## Task brief
Duplicate the part of the listing that opens with the line containing "Walthers Scenemaster 8267" and closes with the line containing "BMW X6 3.0 l., visureigis / krosoveris", both included. Leave the pictures out of your answer.

## Data records
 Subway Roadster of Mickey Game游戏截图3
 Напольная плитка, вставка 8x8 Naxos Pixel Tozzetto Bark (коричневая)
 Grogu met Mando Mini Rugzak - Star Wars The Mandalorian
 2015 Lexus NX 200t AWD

---

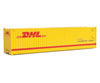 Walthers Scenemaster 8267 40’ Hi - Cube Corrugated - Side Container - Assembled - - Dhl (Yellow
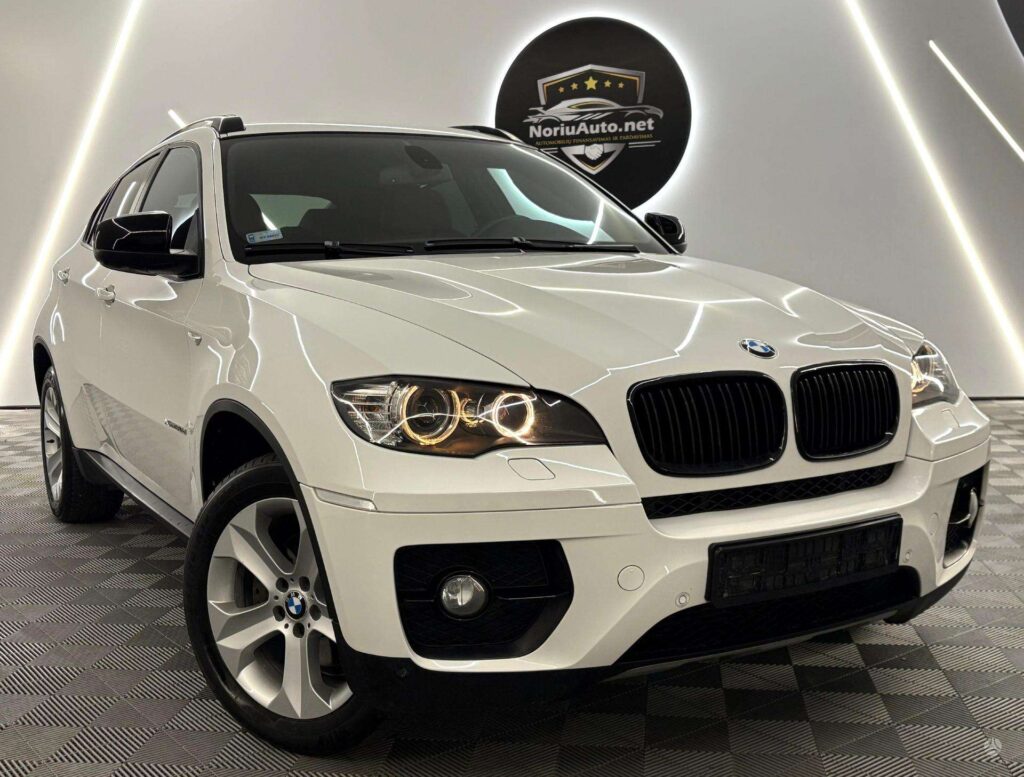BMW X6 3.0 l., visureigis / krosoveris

## Answer box
 Walthers Scenemaster 8267 40’ Hi - Cube Corrugated - Side Container - Assembled - - Dhl (Yellow
BMW X6 3.0 l., visureigis / krosoveris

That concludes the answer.